Grateful acknowledgment is made to Tom Doherty, Jim Minz, Paul Thomsen, and Frank Weimann and the Literary Agency East for their assistance in the assembling of this volume.

INTRODUCTION

TR: The Man in the Arena

In recent years it has become fashionable among Republicans to think of one’s self as a successor to the mantle of Theodore Roosevelt, the youngest, most independent, and most prolific of American presidents … but when it comes right down to it all candidates pale in comparison.

TR was a defense-minded conservative who preached and wielded the philosophy of the big stick to both foreign interlopers and domestic robber barons alike.

No one was going to exploit America while he was on watch, not even her own fiscal elite.

Look up “rugged individual” in the dictionary, and the grinning visage of Teddy is sure to jump out at you, and all contemporary mantle grabbers fade away.

… and if being the first president of the twentieth century wasn’t enough, he was also a gifted historian, a wild and wooly adventurer, and a man of letters.

He was man enough to fill many an arena and I pitied the gladiators and lions that were forced to face him.

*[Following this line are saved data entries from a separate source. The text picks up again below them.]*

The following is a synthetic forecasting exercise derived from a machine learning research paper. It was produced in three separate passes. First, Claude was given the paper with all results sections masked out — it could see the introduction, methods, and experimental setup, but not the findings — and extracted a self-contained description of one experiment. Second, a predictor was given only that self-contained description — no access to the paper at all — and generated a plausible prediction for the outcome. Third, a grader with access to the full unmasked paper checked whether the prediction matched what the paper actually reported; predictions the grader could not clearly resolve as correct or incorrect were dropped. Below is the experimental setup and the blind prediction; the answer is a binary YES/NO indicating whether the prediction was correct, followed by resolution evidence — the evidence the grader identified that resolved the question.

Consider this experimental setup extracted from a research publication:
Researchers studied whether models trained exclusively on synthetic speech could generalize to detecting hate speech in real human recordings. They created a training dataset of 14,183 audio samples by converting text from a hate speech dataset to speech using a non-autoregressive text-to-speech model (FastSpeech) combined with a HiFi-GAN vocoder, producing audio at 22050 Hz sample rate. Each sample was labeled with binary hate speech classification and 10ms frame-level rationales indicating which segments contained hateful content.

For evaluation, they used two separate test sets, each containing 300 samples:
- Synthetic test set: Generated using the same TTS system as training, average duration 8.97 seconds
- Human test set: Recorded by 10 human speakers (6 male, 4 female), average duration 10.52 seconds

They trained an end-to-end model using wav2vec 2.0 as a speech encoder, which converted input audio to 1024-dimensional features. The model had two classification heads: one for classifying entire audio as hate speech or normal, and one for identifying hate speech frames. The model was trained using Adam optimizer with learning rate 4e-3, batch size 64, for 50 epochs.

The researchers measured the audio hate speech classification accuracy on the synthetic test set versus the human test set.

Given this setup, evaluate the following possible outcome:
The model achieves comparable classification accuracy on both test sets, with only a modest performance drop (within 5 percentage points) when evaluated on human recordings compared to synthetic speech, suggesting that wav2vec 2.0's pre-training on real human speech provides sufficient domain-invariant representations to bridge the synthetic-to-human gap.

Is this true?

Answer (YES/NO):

As we mark the centennial of his presidency, accolades and praise resound from all corners in universal agreement. Historians (“Roosevelt was the most literary of presidents … he was also the most active of American writers”1), novelists (“reveal the prodigious intellect, irrepressible character, and remarkably entertaining style”2), academics (“Theodore Roosevelt was the most professional—and widely published—writer of all American presidents”3), biographers (“Experiences had flashed by him in such number that he was obviously destined to travel a larger landscape of life than were his fellows.… he was producing book after book, and child after child, and cultivating every scientist, politician, artist, and intellectual of repute in Washington”4), critics (“strong prose so vivid that it has a value transcending its historical accuracy”5), and even members of the current generation of governmental leaders and statesmen (“I have always been spellbound by the man’s prodigiousness … I found as much virtue in his ceaseless activity as I have in his purposes.… He was an extraordinarily accomplished president”6), all go out of their way to honor him as a leader, an explorer, and a writer of few equals. Perhaps H. G. Wells summed it all up best when he referred to TR as the “very symbol of the creative will in man.”

* * *

This collection of his writings provides a cross section from a variety of his works to act as a sampler/reader of his prodigious publishing output.

Whether relating an anecdote from San Juan Hill or discussing the affinities of the works of Dante and Walt Whitman, one thing is unmistakable—he was a bully of a writer.

He was the man in the arena, and not a single critic could lay a glove on him.

(Editor’s note: The quotations that introduce each section are taken from TR’s autobiography.)